According to the README of Chrome source code:

That means:

  • Siblings are stored as a linked list. It takes O(N) to access a parent's n-th child.
  • Parent can't tell how many children it has in O(1).

So don't talk about node.querySelectorAll, even a node.children call needs to spend O(N) time to generate a JavaScript-like array, and then it is likely to be converted into a real array through Array.from or ... operator, and finally we find the required element from it, which will consume a lot of time. Since I know the position of the table element, it will be faster to find the next elements through firstElementChild and nextElementSibling.

After making these changes, the performance looks like this:

Performance after optimisation

It can be seen that the rendering time of the first 40 seconds has been reduced to 3 seconds, and the speed of the layout code in the later stage has also increased by about 8 seconds.

Can it be more powerful?

Ultimate Optimisation

I couldn't think of any further optimisation before, because I looked at the time corresponding to each line of code in Sources, and found that the most time-consuming part is here:

The code that consumes the most time now

I need to perform a layout operation every time I get tr.offsetHeight, and it is a force reflow, but I must get the height of each row in the table, because the data in the table may have line breaks, and the height of each row is uncertain.

But before writing this article, I suddenly realised: as long as I can ensure that each table is set with the width of <col>, then the height of this row will not change no matter which table block it is placed in. That is to say, the height of all elements is completely determined between rendering and layout! So I can save offsetHeight results of all necessary elements in a Map at the beginning of the layout, and then call it directly later.
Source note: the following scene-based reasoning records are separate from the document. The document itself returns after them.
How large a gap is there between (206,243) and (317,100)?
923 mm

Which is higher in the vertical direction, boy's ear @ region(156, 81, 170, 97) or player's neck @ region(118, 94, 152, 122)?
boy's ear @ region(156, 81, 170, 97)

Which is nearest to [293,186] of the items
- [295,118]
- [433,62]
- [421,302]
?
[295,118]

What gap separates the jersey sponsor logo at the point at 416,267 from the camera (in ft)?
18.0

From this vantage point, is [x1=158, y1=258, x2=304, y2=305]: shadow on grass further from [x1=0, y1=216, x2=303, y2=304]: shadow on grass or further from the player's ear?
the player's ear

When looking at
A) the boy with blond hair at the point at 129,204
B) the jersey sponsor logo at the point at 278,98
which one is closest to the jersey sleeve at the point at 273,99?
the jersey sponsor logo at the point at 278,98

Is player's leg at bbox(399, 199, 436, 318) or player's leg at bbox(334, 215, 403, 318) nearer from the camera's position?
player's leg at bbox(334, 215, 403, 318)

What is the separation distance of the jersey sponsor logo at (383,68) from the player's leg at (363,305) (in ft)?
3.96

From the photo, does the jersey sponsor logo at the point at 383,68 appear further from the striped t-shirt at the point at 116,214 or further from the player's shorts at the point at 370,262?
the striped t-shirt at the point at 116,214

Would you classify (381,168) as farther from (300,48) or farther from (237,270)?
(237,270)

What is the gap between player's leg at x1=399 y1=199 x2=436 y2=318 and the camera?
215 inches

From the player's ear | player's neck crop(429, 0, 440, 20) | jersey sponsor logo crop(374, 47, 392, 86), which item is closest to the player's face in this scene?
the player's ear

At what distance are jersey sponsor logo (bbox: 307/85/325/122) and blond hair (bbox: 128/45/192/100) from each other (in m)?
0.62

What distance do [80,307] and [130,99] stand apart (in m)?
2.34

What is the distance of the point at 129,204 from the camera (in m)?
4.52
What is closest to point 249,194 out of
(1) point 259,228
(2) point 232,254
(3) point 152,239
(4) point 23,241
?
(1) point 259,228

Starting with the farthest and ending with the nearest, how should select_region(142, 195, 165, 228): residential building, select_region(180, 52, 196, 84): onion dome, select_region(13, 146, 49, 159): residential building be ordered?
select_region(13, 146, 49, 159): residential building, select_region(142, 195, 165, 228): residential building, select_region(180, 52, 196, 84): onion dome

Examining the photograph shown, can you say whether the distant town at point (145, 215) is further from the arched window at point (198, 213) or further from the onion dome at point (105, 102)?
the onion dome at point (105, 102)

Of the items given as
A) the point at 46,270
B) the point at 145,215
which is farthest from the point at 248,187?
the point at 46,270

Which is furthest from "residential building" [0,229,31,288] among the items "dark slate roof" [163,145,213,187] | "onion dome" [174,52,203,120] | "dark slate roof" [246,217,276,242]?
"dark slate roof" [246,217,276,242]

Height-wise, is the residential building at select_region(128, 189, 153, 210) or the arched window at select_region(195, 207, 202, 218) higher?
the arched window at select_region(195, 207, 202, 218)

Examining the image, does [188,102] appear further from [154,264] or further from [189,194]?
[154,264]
Before the optimisation, the timing of getting the height is during the layout, which means that every time the DOM structure is modified, the height of another element is obtained in the next loop, so there will be a force reflow every time it is obtained; after the optimisation, the timing of getting the height is before the layout, and the layout only gets the cached height of the element, without triggering force reflow, so there will be only one layout.

The idea is like this:

const trHeights = new Map();
const headAreaHeights = new Map();
const tailAreaHeights = new Map();
const theadHeights = new Map();
const tbodyHeights = new Map();
Array.from(document.querySelectorAll('tbody > tr')).forEach(el => {
    trHeights.set(el, el.offsetHeight);
});
Array.from(document.querySelectorAll('.__area_head')).forEach(el => {
    headAreaHeights.set(el, el.offsetHeight);
});
Array.from(document.querySelectorAll('.__area_tail')).forEach(el => {
    tailAreaHeights.set(el, el.offsetHeight);
});
Array.from(document.querySelectorAll('thead')).forEach(el => {
    theadHeights.set(el, el.offsetHeight);
});
Array.from(document.querySelectorAll('tbody')).forEach(el => {
    tbodyHeights.set(el, el.offsetHeight);
});

This code is executed once, so the impact on efficiency can be ignored. Next, we replace all the following offsetHeight with this:

trs.forEach((tr, index) => {
    // const rowHeight = tr.offsetHeight;
    const rowHeight = trHeights.get(tr);

    /* other codes */
});

Check the performance, it looks like this:

Performance after optimising Layout

This is brilliant! Let's analyse the meaning of this graph:

  • 0 ms ~ 400 ms is loading the page, which theoretically cannot be optimised anymore;
  • 400 ms ~ 2300 ms is to display all elements at the beginning, so Chrome does a layout;
  • 2300 ms ~ 2500 ms is my layout code, because there is no code to get the style at this time, the browser will concentrate all the style calculations on the next event loop for unified processing;
  • 2500 ms ~ 4900 ms is the unified processing of style calculations, which requires a layout.

Theoretically, the number of layouts cannot be reduced anymore, and the time of two layouts depends on the complexity of the shipping label. It may be possible to speed up by optimising CSS, but it is uncertain how effective it is (after all, now the average drawing time of each element is less than 0.5 ms). Therefore, I think this can be considered as a very extreme optimisation.